▶ _EXCERPTED TEXT_:

"""

Most Useful Commands

# Prometheus targets (check for DOWN)
kubectl port-forward -n monitoring svc/prometheus 9090:9090 &
# → http://localhost:9090/targets

# Alertmanager alerts
kubectl port-forward -n monitoring svc/alertmanager 9093:9093 &
# → http://localhost:9093

# All monitoring stack pods
kubectl get pods -n monitoring

# Alertmanager logs
kubectl logs -n monitoring -l app=alertmanager --tail=100

# Prometheus logs
kubectl logs -n monitoring -l app=prometheus --tail=100

# Promtail logs (log shipper)
kubectl logs -n monitoring -l app=promtail --tail=50

# Test a PromQL query
curl -G 'http://localhost:9090/api/v1/query' --data-urlencode 'query=up{job="grokdevops"}'

# Add a silence (30 min)
amtool silence add --alertmanager.url=http://localhost:9093 \
  alertname="<name>" --comment="investigating" --duration=30m

# List active silences
amtool silence --alertmanager.url=http://localhost:9093

# Restart monitoring components (careful — brief gap)

"""

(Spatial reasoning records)
"""

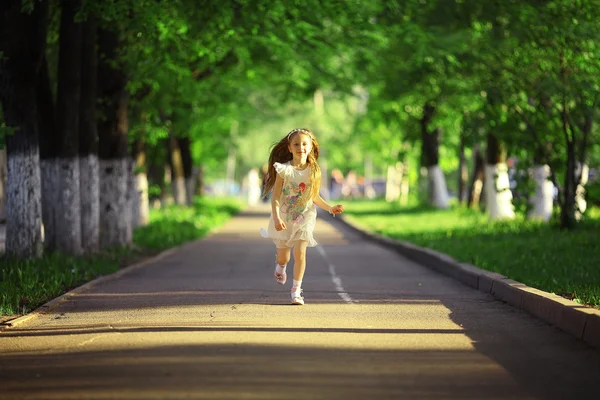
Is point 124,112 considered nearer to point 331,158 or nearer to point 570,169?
point 570,169

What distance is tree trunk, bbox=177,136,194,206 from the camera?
46906 millimetres

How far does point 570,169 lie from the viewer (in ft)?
76.7

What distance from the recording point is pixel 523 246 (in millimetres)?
19469

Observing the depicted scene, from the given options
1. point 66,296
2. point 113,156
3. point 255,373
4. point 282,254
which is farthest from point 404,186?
point 255,373

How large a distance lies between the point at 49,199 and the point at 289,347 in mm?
11161

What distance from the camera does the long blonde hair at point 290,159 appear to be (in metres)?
11.7

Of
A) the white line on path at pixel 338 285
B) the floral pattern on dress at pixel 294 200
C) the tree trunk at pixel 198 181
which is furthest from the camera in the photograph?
the tree trunk at pixel 198 181

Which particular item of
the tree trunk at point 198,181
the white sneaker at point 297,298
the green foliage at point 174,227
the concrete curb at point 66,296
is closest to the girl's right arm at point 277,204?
the white sneaker at point 297,298

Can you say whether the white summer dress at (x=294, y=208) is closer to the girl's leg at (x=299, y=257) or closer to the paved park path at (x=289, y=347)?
the girl's leg at (x=299, y=257)

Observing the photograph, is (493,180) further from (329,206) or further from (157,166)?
(157,166)

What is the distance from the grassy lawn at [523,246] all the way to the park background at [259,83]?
7cm

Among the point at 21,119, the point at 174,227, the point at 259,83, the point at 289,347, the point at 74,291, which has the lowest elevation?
the point at 174,227

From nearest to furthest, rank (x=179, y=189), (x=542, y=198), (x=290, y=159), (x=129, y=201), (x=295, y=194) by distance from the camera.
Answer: (x=295, y=194), (x=290, y=159), (x=129, y=201), (x=542, y=198), (x=179, y=189)

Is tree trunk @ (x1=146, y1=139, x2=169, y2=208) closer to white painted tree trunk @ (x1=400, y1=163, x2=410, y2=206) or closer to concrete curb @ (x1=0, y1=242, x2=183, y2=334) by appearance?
white painted tree trunk @ (x1=400, y1=163, x2=410, y2=206)
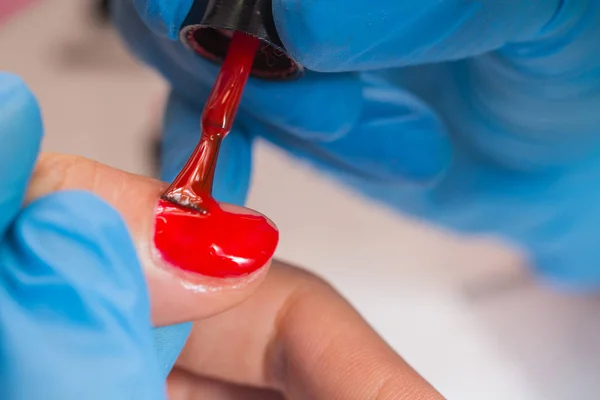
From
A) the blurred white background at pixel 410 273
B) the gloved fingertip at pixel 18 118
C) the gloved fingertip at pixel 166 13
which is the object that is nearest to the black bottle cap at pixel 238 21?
the gloved fingertip at pixel 166 13

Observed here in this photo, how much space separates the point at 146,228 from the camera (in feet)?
0.97

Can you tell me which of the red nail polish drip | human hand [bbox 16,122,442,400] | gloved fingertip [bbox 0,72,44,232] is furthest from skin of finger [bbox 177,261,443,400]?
gloved fingertip [bbox 0,72,44,232]

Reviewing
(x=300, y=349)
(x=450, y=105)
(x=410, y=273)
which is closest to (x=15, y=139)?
(x=300, y=349)

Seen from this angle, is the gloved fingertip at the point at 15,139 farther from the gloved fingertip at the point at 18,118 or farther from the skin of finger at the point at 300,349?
the skin of finger at the point at 300,349

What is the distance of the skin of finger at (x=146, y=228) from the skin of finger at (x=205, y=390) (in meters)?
0.18

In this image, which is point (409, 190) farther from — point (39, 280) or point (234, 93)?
point (39, 280)

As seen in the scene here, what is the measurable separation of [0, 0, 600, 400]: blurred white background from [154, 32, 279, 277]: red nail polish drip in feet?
0.84

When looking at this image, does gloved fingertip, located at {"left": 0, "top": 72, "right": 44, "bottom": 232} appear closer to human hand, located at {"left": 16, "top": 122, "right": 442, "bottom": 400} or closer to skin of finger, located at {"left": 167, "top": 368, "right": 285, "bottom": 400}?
human hand, located at {"left": 16, "top": 122, "right": 442, "bottom": 400}

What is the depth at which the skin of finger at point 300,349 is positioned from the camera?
0.39 metres

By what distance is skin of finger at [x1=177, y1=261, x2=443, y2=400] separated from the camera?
0.39 metres

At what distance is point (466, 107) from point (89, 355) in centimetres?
43

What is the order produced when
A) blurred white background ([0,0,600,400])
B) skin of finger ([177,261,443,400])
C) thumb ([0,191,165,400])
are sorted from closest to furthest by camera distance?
thumb ([0,191,165,400]), skin of finger ([177,261,443,400]), blurred white background ([0,0,600,400])

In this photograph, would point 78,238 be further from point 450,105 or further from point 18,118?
point 450,105

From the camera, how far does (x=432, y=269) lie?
74 centimetres
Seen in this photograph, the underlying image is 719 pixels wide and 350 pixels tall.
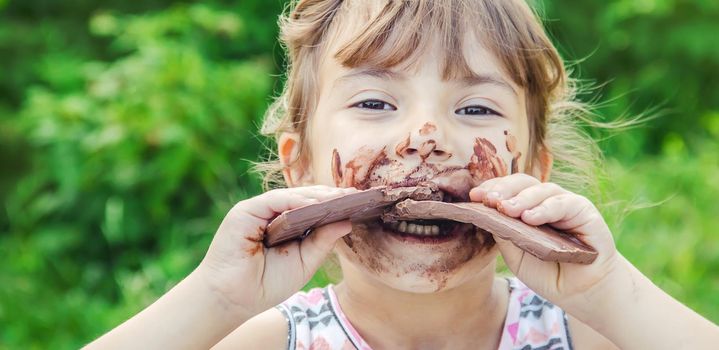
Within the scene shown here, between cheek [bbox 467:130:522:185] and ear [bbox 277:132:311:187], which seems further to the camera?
ear [bbox 277:132:311:187]

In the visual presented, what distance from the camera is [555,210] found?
79.7 inches

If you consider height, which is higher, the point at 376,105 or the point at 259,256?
the point at 376,105

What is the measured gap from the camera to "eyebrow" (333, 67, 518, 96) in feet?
7.26

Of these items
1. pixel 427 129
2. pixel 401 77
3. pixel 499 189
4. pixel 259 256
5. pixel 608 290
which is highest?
pixel 401 77

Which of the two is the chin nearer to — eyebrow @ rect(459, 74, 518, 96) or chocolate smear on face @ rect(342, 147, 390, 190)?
chocolate smear on face @ rect(342, 147, 390, 190)

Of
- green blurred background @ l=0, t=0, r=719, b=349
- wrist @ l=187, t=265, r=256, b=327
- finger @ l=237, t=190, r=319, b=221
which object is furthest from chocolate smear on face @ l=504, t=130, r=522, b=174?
green blurred background @ l=0, t=0, r=719, b=349

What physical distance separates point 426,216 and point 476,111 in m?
0.41

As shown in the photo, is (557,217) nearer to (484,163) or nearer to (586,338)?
(484,163)

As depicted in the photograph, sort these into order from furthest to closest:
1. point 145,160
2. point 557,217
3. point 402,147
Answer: point 145,160 → point 402,147 → point 557,217

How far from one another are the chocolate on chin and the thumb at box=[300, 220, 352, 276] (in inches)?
1.5

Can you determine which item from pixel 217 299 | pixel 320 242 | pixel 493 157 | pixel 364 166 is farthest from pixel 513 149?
pixel 217 299

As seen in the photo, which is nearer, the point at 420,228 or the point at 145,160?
the point at 420,228

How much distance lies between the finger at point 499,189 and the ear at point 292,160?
1.99 ft

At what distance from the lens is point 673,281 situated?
3957 millimetres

"""

▶ _JOBS_:
1. Reproduce the part of the monitoring command reference that begins at the words "# Alertmanager alerts" and ends after the words "logs (log shipper)".
2. According to the monitoring command reference, how long does the silence added with amtool last?
3. Extend the monitoring command reference past its final line.
The spatial reasoning listing is separate material and is not part of the monitoring command reference.

▶ _TASK-BY-TASK ANSWERS_:
1.
# Alertmanager alerts
kubectl port-forward -n monitoring svc/alertmanager 9093:9093 &
# → http://localhost:9093

# All monitoring stack pods
kubectl get pods -n monitoring

# Alertmanager logs
kubectl logs -n monitoring -l app=alertmanager --tail=100

# Prometheus logs
kubectl logs -n monitoring -l app=prometheus --tail=100

# Promtail logs (log shipper)

2. 30 minutes.

3.
kubectl rollout restart deploy/prometheus -n monitoring
kubectl rollout restart deploy/grafana -n monitoring
kubectl rollout restart deploy/alertmanager -n monitoring

Escalation Contacts

Situation Team Channel
Prometheus storage full Infra / Platform #infra-oncall
Nobody getting paged On-call lead immediately Direct page
Alert storm, P1 cascade On-call lead #incidents
Loki data loss Platform #infra-oncall

Safe vs Dangerous Actions

Safe (do without asking) Dangerous (get approval)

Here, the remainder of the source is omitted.